Local officials believe they hold leverage over the merged airline. Northwest owes the airport commission $245 million for bonds issued on the airline's behalf. Northwest also stands to lose an additional $200 million in lower rent and airport concession revenues if the hub or the headquarters leaves.

"If the headquarters moves, the $245 million becomes due and payable," said Lanners, the airport commission chairman. "That's not chump change, even for a $10[billion]-20 billion merged entity. That agreement will get us to the table and define the parameters of exactly what's going to happen."

Minnesota bailed out Northwest in 1992 with $761 million in loans and incentives. The airline promised, in return, to build an engine maintenance facility in Hibbing (minimum 500 new jobs) and to maintain three hangars in Duluth (1,000-plus proposed jobs). Northwest also promised to keep intact its 18,000-member Minnesota work force.

Two years later the deal was renegotiated. The Hibbing plant was canceled. The Duluth site was closed in 2005 during a mechanics strike.

Northwest entered bankruptcy that year. In all, the airline has lost $7.5 billion since 2001. Jobs have been cut 20 percent with remaining workers taking pay cuts between 11.5 percent and 35 percent.

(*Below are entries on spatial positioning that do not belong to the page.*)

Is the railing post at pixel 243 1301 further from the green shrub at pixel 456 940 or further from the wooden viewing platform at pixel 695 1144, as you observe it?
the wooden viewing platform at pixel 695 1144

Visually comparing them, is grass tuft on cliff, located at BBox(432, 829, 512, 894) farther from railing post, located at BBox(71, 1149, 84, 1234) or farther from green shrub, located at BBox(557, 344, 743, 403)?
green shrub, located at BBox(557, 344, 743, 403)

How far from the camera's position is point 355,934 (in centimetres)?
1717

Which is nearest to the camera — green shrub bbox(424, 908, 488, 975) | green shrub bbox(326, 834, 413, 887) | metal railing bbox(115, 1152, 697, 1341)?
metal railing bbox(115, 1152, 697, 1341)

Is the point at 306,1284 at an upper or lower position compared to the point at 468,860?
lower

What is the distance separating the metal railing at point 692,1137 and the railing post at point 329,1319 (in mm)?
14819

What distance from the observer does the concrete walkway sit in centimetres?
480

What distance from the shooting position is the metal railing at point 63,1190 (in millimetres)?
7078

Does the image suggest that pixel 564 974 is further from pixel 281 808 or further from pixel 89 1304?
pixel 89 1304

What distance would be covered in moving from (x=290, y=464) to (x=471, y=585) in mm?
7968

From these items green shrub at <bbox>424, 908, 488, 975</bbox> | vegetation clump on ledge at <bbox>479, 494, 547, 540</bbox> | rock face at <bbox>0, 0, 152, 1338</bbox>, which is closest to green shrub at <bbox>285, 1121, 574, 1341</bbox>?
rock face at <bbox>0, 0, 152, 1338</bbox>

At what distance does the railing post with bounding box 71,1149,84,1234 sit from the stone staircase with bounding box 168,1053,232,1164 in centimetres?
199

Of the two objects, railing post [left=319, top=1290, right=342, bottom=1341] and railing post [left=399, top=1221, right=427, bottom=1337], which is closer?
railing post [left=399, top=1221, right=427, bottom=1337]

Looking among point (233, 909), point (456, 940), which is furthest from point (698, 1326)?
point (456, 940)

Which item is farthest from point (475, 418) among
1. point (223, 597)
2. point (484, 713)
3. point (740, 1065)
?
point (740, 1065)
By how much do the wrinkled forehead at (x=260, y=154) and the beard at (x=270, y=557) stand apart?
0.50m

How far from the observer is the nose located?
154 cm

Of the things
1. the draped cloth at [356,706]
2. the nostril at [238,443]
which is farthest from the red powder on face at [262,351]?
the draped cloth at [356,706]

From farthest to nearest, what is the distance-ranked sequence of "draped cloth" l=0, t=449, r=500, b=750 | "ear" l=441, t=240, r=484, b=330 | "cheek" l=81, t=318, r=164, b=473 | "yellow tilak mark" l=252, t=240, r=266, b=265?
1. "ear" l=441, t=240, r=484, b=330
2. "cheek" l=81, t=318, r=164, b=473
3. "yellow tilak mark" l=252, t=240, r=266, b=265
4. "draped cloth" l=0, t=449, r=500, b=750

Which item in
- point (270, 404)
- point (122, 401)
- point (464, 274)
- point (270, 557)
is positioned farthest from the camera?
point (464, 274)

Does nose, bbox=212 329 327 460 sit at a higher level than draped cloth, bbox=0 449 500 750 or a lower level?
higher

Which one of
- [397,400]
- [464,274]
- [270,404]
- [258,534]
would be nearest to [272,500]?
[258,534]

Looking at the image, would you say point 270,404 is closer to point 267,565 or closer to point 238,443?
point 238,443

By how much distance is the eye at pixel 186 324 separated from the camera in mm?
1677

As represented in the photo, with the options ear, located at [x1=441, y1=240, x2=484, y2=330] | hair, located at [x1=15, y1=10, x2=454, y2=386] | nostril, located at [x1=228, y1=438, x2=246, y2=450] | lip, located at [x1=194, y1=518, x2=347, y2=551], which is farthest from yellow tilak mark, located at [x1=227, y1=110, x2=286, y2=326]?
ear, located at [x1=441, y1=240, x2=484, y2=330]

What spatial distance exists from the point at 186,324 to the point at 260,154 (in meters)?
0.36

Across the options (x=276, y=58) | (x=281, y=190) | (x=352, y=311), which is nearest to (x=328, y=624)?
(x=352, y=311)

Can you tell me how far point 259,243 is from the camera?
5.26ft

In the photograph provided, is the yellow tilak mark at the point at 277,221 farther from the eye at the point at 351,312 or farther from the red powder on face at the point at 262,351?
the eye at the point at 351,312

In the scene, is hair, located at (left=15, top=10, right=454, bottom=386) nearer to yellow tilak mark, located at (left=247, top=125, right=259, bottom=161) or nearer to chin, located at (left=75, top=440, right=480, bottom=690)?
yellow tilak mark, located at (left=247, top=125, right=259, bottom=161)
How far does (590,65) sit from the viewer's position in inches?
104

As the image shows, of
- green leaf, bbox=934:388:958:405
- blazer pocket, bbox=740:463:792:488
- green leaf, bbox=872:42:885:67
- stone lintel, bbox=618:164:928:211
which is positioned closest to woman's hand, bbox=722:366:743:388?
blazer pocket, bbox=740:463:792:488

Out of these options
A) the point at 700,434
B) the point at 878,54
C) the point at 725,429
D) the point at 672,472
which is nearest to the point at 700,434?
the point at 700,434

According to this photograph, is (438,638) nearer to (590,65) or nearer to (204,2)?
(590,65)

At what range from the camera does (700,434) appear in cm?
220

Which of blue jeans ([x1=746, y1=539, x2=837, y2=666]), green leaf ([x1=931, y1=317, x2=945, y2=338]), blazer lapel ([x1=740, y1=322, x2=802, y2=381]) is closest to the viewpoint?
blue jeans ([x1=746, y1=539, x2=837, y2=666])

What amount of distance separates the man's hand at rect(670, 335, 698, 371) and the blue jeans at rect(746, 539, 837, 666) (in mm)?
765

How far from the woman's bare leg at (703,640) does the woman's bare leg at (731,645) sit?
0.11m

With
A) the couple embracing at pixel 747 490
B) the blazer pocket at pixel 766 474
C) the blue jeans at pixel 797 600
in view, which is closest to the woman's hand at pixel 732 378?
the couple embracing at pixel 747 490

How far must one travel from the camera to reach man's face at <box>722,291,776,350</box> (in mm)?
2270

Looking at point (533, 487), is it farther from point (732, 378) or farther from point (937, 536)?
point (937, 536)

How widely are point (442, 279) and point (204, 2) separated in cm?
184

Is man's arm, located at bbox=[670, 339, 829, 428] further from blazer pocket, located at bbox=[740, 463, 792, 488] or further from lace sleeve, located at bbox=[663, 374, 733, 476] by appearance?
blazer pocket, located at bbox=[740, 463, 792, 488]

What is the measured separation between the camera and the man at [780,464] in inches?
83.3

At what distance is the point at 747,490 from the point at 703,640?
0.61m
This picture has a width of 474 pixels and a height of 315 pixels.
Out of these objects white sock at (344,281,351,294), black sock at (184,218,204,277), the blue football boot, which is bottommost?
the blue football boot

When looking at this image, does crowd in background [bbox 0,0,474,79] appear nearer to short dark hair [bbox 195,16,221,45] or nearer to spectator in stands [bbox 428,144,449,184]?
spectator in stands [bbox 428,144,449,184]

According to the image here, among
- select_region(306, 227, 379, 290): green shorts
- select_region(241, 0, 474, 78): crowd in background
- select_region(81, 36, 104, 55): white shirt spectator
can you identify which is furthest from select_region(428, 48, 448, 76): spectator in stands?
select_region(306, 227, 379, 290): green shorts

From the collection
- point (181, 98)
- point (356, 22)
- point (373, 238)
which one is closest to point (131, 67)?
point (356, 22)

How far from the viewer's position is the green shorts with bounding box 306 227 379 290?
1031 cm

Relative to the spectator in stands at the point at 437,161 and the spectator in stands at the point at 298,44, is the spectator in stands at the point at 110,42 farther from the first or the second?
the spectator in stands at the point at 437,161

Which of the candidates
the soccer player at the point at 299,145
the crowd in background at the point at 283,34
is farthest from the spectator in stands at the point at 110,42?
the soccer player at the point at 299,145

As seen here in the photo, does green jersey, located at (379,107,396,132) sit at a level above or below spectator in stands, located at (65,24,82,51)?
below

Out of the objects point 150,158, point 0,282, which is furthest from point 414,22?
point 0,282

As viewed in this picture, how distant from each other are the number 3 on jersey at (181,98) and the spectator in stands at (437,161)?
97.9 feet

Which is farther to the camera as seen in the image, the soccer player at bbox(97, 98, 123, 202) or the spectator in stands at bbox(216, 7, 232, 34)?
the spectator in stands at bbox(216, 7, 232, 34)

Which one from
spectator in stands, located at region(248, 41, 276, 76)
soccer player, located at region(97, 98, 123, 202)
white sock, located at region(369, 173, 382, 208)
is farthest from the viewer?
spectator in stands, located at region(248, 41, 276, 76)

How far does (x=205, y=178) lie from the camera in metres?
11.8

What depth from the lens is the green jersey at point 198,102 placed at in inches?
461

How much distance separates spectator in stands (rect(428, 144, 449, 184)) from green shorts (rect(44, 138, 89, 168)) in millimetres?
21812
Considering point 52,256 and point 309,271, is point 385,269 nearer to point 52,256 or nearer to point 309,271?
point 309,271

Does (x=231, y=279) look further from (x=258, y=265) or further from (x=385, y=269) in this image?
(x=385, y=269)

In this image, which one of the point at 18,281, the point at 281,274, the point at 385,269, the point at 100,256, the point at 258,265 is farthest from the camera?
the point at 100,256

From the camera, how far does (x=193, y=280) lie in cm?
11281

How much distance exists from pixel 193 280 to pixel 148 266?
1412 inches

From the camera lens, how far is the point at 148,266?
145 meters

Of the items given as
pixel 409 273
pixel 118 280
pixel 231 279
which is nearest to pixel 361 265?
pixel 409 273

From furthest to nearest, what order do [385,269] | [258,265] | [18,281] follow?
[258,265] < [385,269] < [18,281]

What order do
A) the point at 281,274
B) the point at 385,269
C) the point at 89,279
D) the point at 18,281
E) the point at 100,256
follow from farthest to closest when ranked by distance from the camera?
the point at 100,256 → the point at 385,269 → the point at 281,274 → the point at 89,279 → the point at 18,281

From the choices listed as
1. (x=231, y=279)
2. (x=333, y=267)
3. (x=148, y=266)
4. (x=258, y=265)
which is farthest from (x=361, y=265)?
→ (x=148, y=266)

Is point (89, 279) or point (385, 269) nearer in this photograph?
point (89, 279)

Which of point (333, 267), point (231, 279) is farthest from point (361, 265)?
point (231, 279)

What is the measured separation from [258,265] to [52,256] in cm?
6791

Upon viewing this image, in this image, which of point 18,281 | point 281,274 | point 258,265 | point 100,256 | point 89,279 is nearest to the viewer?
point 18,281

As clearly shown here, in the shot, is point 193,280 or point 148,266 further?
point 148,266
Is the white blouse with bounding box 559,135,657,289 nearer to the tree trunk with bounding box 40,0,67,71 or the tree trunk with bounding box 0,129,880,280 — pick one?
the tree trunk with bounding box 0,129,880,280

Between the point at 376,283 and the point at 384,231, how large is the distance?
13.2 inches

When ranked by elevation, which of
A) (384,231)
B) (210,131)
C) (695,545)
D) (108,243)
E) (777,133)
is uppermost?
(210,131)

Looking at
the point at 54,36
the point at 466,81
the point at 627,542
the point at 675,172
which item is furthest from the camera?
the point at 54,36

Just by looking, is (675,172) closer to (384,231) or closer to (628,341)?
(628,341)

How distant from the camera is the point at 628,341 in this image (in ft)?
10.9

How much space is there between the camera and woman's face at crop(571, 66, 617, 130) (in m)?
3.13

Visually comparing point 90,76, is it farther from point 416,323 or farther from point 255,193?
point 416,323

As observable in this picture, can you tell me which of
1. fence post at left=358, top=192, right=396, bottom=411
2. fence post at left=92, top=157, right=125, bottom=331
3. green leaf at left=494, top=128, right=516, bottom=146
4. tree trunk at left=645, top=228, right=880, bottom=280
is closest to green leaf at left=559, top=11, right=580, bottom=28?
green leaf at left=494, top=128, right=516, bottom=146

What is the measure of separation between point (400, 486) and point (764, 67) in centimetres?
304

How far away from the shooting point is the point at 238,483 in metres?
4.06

"We're very concerned about operations centers, call centers, maintenance centers, leases on various facilities and, of course, headquarters jobs," Lanners said. "Mergers and cost-cutting — we've been there, done that. That's not a long-term solution for survival."

Civic boosterism

No community escapes unscathed the loss of jobs and prestige bestowed by a Fortune 500 headquarters. The disappearance of an airline headquarters — doubly important when recruiting new businesses to the region — is especially nettlesome.

Yet some of those "stoic and cold" Minnesotans profess not to be worried. On a per capita basis, civic boosters note, Minnesota is home to more Fortune 500 companies than any other state. Target, U.S. Bancorp, General Mills, Medtronic, 3M, The Travelers Cos. — a Who's Who of corporate America.

Then why the PR campaign to put the Twin Cities on the radar of tourists and businesses? Half of respondents to the bureau's 2007 survey felt there was "no reason to visit" and that the region is "only about lakes, fishing, flannel shirts, etc."

Ouch.

Is Minnesota "losing ground?"

"I don't think so," said Jay Novak, a magazine publisher who heads the Twin Cities' convention and visitors bureau. "Minnesota will be a wonderful place to live, a great place to visit and a place where businesses, and the people working for them, will prosper long into the future — the potential loss of Northwest Airlines' headquarters notwithstanding."